N.M. Billon: Writing for the Apocalypse – interview by Roberta Laurie.
A fascinating interview because the author experienced a different, perhaps unique path into his profession. Fresh out of University, he helped run a small theatre company. Not unnaturally, he decided to try his hand at writing a play. The Elephant Song fell into the right hands. It was part of the 2004 Stratford Theatre (in Canada) season. It was subsequently made into a movie for which he received the 2015 Canadian Screen Award for Best Adapted Screenplay. Not a bad start to a writing career I’d say.
Now he’s experimenting with short stories.

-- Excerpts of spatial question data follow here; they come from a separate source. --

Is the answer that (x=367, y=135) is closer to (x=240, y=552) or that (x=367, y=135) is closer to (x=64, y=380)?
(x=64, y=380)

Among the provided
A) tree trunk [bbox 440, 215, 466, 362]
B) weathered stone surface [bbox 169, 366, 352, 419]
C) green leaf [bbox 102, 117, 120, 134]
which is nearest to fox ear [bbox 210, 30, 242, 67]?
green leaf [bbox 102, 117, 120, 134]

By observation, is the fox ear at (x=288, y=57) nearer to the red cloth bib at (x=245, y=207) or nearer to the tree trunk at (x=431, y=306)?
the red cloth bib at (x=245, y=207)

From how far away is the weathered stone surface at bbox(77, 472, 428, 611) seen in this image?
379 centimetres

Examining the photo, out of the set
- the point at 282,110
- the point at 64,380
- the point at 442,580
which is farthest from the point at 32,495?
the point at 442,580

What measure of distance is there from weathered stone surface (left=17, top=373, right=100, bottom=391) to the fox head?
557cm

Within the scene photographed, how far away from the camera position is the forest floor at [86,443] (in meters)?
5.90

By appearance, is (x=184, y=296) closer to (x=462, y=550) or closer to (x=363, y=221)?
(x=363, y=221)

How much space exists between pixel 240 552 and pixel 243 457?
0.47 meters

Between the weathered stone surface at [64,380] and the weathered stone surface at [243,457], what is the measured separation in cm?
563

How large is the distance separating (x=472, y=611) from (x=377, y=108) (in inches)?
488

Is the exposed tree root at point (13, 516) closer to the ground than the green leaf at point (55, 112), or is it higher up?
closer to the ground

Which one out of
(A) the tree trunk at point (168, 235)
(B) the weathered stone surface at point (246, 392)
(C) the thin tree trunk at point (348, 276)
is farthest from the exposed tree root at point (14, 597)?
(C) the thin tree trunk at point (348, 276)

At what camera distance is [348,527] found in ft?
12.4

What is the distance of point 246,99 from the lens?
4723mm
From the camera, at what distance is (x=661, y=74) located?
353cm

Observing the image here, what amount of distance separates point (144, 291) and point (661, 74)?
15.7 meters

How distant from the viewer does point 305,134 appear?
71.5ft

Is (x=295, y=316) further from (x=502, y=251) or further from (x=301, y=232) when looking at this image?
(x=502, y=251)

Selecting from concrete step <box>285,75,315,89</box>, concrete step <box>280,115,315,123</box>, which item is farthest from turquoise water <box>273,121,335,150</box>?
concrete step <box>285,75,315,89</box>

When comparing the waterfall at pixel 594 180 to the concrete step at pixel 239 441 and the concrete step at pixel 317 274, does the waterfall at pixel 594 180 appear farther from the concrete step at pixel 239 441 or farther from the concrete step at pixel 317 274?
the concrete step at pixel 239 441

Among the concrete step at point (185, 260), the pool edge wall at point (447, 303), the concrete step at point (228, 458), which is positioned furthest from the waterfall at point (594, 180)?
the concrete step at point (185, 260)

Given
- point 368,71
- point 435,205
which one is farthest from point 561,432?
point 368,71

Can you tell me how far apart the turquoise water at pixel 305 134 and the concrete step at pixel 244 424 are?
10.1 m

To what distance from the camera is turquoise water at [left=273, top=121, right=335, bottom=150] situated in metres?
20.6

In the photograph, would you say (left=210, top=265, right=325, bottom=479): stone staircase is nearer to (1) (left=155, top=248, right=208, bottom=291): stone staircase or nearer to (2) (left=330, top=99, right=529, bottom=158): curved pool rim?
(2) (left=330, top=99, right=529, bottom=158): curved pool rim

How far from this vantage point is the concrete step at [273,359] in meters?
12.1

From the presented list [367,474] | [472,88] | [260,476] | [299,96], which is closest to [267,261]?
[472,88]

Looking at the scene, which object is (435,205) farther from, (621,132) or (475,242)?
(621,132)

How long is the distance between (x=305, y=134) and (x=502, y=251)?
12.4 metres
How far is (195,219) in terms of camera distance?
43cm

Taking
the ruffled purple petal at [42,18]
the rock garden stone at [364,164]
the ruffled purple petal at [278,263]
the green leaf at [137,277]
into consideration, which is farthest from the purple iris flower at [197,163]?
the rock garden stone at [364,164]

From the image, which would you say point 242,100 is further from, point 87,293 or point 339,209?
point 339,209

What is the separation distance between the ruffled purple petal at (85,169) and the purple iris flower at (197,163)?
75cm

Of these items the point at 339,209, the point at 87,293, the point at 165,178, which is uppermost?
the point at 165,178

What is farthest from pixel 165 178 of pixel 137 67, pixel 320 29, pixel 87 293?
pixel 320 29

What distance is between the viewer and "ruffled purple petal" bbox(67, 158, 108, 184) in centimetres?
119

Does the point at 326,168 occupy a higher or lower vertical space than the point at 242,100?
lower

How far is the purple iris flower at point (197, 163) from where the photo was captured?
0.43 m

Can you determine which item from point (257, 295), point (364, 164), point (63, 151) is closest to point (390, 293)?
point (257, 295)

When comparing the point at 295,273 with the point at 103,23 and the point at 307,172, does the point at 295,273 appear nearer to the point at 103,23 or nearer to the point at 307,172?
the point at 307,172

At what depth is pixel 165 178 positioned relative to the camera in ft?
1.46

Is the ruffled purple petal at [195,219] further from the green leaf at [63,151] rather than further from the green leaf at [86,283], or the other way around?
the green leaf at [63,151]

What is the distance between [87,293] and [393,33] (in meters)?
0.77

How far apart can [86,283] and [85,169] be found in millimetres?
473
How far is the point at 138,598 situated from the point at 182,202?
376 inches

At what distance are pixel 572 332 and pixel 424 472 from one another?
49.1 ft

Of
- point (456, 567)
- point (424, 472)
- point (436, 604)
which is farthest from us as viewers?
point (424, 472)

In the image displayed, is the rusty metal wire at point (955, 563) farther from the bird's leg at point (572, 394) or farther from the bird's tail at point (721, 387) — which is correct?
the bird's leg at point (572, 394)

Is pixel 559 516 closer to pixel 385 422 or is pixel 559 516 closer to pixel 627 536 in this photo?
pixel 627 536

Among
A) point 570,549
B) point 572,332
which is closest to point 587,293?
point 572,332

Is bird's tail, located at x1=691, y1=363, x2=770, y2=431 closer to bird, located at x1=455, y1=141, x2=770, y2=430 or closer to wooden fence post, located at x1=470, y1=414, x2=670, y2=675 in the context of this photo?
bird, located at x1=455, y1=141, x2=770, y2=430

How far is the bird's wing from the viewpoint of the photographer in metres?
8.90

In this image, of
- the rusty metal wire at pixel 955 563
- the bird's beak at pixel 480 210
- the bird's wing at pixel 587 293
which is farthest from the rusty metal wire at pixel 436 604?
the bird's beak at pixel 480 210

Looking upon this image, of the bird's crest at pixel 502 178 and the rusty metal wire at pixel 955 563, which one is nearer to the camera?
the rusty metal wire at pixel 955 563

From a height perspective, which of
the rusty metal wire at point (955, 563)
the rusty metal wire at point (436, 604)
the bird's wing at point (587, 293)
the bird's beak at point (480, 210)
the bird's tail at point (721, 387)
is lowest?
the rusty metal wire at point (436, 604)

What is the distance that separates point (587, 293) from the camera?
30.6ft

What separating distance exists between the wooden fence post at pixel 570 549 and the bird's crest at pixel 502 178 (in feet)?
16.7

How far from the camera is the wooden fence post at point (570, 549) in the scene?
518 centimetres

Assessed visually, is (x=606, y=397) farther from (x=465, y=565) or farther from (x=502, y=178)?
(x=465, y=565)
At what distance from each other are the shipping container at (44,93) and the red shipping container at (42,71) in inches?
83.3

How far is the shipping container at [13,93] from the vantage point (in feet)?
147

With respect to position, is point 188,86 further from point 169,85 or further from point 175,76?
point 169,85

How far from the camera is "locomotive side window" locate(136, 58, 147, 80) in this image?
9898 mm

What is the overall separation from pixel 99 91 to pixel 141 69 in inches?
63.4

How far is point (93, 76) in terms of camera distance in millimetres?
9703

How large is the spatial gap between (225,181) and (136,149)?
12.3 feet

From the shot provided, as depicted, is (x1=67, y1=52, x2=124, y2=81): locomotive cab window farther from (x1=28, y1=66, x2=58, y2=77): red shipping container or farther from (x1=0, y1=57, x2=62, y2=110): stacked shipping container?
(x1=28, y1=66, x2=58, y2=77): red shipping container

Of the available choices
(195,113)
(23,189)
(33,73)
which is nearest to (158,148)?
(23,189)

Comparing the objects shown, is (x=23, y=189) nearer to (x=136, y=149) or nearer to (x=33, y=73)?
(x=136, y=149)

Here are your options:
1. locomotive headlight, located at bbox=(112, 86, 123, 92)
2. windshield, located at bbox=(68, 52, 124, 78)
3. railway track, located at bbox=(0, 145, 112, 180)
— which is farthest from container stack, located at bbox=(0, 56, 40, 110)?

He likes SF because that’s what he mostly read growing up. He especially likes the challenge short fiction offers because the writing technique required is very different from stage or screen writing. Judging from the quality of L’Orangerie, he is meeting the challenge. You should definitely keep an eye out for further tales by N.M. Billon!
The Art of James Beveridge
A very nice selection of excellent art. You already know how good he is because he did the cover you saw at the top of this column.
Bot and Comic – by Lynne Taylor Fahnestalk
Both great examples of Lynne’s wonderful sense of humour.
The usual highly entertaining mix of SF and Fantasy, some of it dark, some of it light and spritely. On Spec is a mainstay of Canadian Speculative Fiction. A very necessary institution. Can’t go wrong when you grab a copy of On Spec. Guaranteed good reading. Quality stuff.
Check it out at: < On Spec issue 112 >
P.S. The Writers Union of Canada recently drew attention to “reports that indicate a 50% drop in sales for Canadian-authored books, a 20% drop in the borrowing of Canadian books from libraries, and a 78% income decline for Canadian authors over the last two decades.”
I certainly hope my reviews haven’t contributed to this unexpected trend! Would hate to be the final straw.
I cling to my assumption that my reviews contribute in some small way to the survival of Canadian genre fiction. Better yet, let’s get a revival going. Lot’s of great Canadian writers out there. They deserve more readers! Lots more!